“…Joy makes you more intensely you.”  Isn’t that a provocative – even beautiful – thought?

It’s a line that I have not been able to get out of my head since reading it in All Things Shining: Reading the Western Classics to Find Meaning in a Secular Age, by Hubert Dreyfus and Sean Dorrance Kelly.  To be fair to the authors, I am taking it out of context.  In the original passage, the authors are actually contrasting two different modes of spiritual engagement, bliss, which leads to disengagement from the world, and embodied joy, which leads to reengagement with it.  Their premise is that a fulfilled life stems from engagement with the world, which enables us to find joy and wonder in shining things, that is, things and practices that are meaningful to us.

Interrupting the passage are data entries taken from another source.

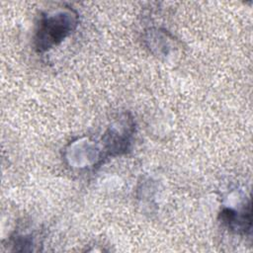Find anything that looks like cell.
<instances>
[{
    "instance_id": "cell-2",
    "label": "cell",
    "mask_w": 253,
    "mask_h": 253,
    "mask_svg": "<svg viewBox=\"0 0 253 253\" xmlns=\"http://www.w3.org/2000/svg\"><path fill=\"white\" fill-rule=\"evenodd\" d=\"M221 222L231 231L238 234H248L251 231V207L250 203L236 211L232 209H223L219 213Z\"/></svg>"
},
{
    "instance_id": "cell-1",
    "label": "cell",
    "mask_w": 253,
    "mask_h": 253,
    "mask_svg": "<svg viewBox=\"0 0 253 253\" xmlns=\"http://www.w3.org/2000/svg\"><path fill=\"white\" fill-rule=\"evenodd\" d=\"M77 25L78 16L72 10L43 15L35 38L37 51L43 52L57 45L76 29Z\"/></svg>"
}]
</instances>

I’ve been meaning to write about ATS for some time as it’s a remarkable book, one that could have been custom-made for this whole enterprise of switching-on.  Indeed, I first heard about it when a very well-read friend of mine, in response to my description of this research, said, “Hmm, I think you ought to read a book called All Things Shining.”  The problem has been that the book is so rich, and there is so much one could say about it, that it’s been hard to know where to start.  However, even as I was mulling this over, I read that ATS was getting released in paperback today, so it seemed that I just needed to get over it and say that if the topics I’ve been writing about here speak to you at all, then you should go out and buy it.

To me, ATS is a beautiful book because it rejects the sort of nihilistic arguments that say either that there is no meaning in the world at all, or that any meaning we can generate has to get there through an imposition of our own mind and will.  They basically say straight up that that’s simply too hard….  We are but mortal, how can we possibly hope to rise above every situation and find in it a level of meaning that makes our life worthwhile?

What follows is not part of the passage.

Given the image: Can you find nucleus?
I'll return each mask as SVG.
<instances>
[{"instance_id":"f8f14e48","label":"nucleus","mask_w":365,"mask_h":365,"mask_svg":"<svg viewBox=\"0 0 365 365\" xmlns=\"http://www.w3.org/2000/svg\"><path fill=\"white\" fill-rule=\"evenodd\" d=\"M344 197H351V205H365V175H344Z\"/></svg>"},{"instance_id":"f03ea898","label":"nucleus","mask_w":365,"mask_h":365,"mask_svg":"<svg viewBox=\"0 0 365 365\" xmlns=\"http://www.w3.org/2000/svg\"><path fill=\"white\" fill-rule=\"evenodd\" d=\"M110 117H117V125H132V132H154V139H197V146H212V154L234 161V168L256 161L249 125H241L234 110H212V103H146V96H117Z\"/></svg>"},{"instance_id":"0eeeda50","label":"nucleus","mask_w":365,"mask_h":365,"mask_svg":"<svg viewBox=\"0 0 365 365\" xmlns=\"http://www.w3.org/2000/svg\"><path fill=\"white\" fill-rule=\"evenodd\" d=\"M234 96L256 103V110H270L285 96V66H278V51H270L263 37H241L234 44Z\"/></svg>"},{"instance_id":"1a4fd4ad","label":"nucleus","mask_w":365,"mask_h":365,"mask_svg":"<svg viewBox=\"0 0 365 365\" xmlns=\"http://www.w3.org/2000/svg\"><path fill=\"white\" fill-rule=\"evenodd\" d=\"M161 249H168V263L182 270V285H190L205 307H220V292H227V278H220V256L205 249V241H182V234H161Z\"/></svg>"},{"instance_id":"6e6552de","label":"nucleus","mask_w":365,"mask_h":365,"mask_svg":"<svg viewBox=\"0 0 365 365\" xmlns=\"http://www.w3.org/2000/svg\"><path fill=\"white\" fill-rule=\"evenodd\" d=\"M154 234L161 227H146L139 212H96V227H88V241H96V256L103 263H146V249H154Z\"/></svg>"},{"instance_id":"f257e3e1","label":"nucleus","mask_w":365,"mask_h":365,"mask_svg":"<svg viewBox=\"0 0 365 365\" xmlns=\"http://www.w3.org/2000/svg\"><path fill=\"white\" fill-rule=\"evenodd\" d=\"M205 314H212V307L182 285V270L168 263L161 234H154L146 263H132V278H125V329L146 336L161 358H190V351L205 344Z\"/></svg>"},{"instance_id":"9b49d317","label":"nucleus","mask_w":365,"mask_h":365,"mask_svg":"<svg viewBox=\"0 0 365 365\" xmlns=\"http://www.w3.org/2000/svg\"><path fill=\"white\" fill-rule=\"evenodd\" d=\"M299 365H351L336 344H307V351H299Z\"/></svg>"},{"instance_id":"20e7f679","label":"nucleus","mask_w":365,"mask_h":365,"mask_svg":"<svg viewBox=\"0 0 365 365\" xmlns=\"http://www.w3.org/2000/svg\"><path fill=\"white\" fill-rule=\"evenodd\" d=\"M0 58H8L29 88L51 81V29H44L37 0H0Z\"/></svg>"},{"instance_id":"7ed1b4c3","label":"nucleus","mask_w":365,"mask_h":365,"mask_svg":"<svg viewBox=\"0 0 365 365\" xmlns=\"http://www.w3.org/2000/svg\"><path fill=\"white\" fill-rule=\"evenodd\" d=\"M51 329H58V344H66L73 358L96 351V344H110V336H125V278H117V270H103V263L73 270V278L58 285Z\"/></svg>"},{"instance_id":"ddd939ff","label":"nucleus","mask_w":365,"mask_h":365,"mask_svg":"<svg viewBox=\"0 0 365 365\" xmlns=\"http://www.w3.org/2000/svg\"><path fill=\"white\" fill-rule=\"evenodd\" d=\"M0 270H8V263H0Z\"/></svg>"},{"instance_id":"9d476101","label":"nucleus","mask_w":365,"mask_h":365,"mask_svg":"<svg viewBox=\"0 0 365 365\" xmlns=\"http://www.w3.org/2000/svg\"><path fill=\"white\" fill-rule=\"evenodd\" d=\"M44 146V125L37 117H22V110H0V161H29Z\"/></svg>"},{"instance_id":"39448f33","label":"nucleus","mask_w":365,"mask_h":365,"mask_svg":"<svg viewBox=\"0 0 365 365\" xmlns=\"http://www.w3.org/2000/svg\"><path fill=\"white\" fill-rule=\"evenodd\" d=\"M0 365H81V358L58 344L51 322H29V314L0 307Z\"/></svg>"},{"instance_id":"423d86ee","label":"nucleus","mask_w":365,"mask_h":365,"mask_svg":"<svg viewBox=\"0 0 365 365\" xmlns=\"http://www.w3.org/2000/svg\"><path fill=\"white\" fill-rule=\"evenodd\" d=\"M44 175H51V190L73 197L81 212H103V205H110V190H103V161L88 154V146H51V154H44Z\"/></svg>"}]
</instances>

Dreyfus and Kelly suggest instead that the world is already replete with meaning and that the human task is to pay close attention to the nature and substance of things, and to invest in cultivating deep insight into the things that matter to us, in order to find it.  They provide some examples of this, but they also call upon readers to experiment, to see how and where they are deeply attracted to developing skilled and differentiated knowledge, because what “shines” may vary from one person to the next.  “If we are to be humans beings at all, we must distinguish ourselves from others;  there must be moments where we rise up out of the generic and banal and into the particular and skilfully engaged.”  One way of conceptualizing this is Homer’s polytheism, in which certain gods might speak to or “call” given mortals who are especially attuned to them, but however one thinks of it, one of the beautiful sensibilities here is that one finds insight, meaning and self-knowledge through engagement, not through a sort of endless exploration of the self.  This has a powerful appeal for me, and seems to be at the core of the switching-on project.

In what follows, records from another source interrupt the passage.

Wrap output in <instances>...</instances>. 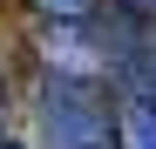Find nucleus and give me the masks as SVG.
<instances>
[{
    "label": "nucleus",
    "mask_w": 156,
    "mask_h": 149,
    "mask_svg": "<svg viewBox=\"0 0 156 149\" xmlns=\"http://www.w3.org/2000/svg\"><path fill=\"white\" fill-rule=\"evenodd\" d=\"M48 136H55V149H115L102 95L88 81H75V74H55L48 81Z\"/></svg>",
    "instance_id": "obj_1"
},
{
    "label": "nucleus",
    "mask_w": 156,
    "mask_h": 149,
    "mask_svg": "<svg viewBox=\"0 0 156 149\" xmlns=\"http://www.w3.org/2000/svg\"><path fill=\"white\" fill-rule=\"evenodd\" d=\"M34 7H41V14H55L61 27H75V20H88V14L102 7V0H34Z\"/></svg>",
    "instance_id": "obj_2"
}]
</instances>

But you should just read the book.  Because Dreyfus and Kelly tell their story by guiding the reader through some of the great Western classics, you get fresh insight into the works themselves as well as coming to understand how our current sensibilities evolved.  It’s so easy to take our assumptions for granted;  understanding where they came from helps us understand the different options lives that are really available to us, options that can help us live shining lives.